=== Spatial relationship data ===
• • • • • • •

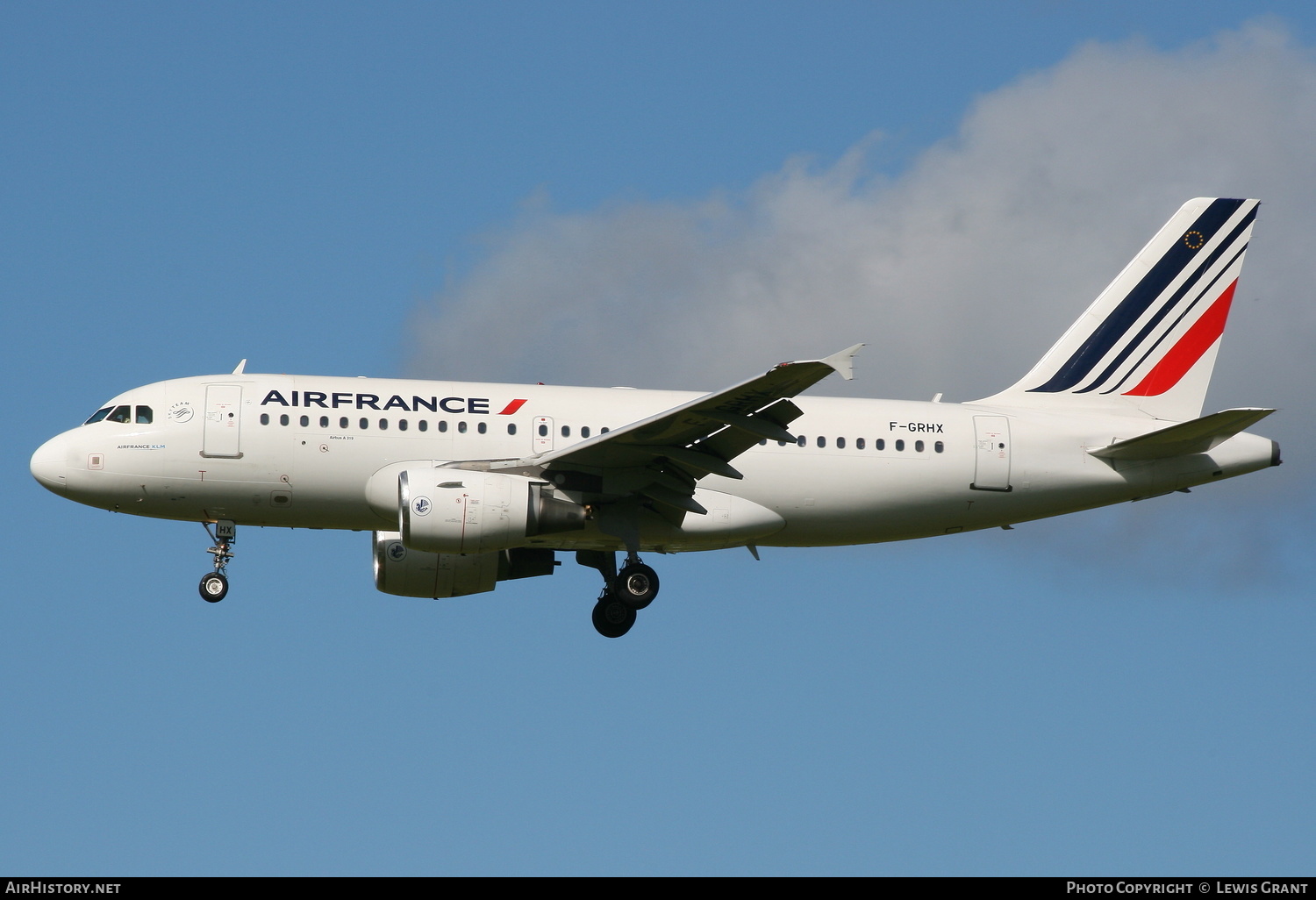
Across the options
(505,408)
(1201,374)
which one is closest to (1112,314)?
(1201,374)

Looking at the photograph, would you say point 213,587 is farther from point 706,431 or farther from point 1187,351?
point 1187,351

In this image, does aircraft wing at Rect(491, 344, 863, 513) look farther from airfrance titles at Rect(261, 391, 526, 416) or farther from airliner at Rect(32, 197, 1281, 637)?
airfrance titles at Rect(261, 391, 526, 416)

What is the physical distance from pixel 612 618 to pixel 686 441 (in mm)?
5093

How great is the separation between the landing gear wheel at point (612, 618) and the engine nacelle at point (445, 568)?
5.98ft

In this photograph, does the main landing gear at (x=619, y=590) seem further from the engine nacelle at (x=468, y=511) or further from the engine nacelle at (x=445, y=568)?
the engine nacelle at (x=468, y=511)

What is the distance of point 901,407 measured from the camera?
35.5 metres

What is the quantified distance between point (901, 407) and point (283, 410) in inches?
499

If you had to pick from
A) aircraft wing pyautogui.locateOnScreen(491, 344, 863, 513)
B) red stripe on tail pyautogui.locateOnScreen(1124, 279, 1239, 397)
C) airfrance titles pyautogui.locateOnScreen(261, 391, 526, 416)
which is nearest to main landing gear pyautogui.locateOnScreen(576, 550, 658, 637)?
aircraft wing pyautogui.locateOnScreen(491, 344, 863, 513)

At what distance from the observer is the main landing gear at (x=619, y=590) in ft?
113

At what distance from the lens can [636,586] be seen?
34.4m

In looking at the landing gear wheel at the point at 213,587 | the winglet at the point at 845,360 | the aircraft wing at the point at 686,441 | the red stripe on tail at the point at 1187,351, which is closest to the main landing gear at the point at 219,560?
the landing gear wheel at the point at 213,587

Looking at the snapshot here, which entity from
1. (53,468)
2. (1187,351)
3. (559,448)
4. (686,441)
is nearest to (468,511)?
(559,448)

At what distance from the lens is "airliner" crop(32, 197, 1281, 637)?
3200 centimetres

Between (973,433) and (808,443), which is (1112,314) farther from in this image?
(808,443)
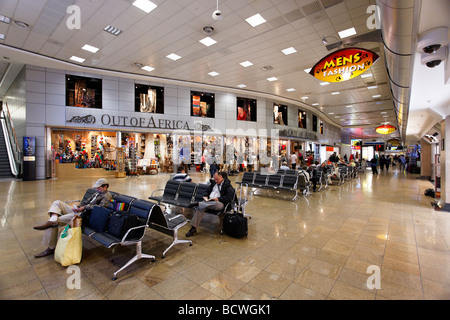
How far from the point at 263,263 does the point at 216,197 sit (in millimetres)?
1857

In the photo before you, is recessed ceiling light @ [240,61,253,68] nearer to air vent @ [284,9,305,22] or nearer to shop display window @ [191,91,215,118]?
air vent @ [284,9,305,22]

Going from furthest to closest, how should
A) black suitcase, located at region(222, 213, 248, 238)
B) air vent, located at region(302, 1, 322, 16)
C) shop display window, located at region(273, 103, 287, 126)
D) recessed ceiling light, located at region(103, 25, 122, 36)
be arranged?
shop display window, located at region(273, 103, 287, 126), recessed ceiling light, located at region(103, 25, 122, 36), air vent, located at region(302, 1, 322, 16), black suitcase, located at region(222, 213, 248, 238)

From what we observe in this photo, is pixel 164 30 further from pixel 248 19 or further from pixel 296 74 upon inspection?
pixel 296 74

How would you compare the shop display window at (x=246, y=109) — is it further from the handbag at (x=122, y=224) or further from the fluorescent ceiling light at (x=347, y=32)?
the handbag at (x=122, y=224)

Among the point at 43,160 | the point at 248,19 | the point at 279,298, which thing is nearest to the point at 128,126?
the point at 43,160

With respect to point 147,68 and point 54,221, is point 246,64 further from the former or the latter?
point 54,221

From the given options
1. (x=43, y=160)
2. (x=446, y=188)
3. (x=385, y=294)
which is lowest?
(x=385, y=294)

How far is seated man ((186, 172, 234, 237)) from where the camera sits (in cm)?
418

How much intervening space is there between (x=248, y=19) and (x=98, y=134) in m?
12.4

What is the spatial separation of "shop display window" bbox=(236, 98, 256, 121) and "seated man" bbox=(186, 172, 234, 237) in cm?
1440

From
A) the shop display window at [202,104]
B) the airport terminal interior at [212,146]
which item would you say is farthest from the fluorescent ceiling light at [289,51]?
the shop display window at [202,104]

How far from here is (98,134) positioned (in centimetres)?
1511

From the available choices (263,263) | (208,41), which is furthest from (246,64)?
(263,263)

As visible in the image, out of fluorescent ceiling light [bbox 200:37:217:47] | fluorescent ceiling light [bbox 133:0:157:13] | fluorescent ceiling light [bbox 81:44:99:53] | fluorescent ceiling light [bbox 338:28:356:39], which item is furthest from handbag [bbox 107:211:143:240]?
fluorescent ceiling light [bbox 81:44:99:53]
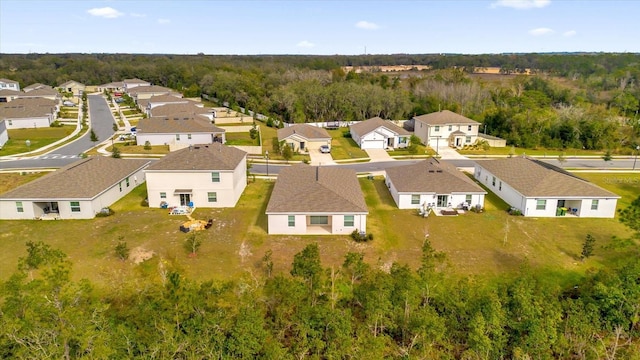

• • • • • • •

=== TASK DETAILS ===
Recast the part of the data that opens with the line containing "What is the spatial" and closes at the end of the data as a two-column CSV with the headers text and answer. Give one row per text and its answer, with each field quoted, line breaks turned into spaces, and the pictures left out.

=== SOLVED PROBLEM ===
text,answer
"What is the spatial separation of ""shop display window"" bbox=(236, 98, 256, 121) and ""seated man"" bbox=(186, 172, 234, 237) in cm?","1440"
"From A) the shop display window at [202,104] B) the airport terminal interior at [212,146] which item would you say is farthest from the fluorescent ceiling light at [289,51]?","the shop display window at [202,104]"
"How far from here is (98,134) positioned (in centimetres)?","1511"
"From the available choices (263,263) | (208,41), which is furthest from (246,64)?","(263,263)"
"As visible in the image, out of fluorescent ceiling light [bbox 200:37:217:47] | fluorescent ceiling light [bbox 133:0:157:13] | fluorescent ceiling light [bbox 81:44:99:53] | fluorescent ceiling light [bbox 338:28:356:39], which item is furthest from handbag [bbox 107:211:143:240]?","fluorescent ceiling light [bbox 81:44:99:53]"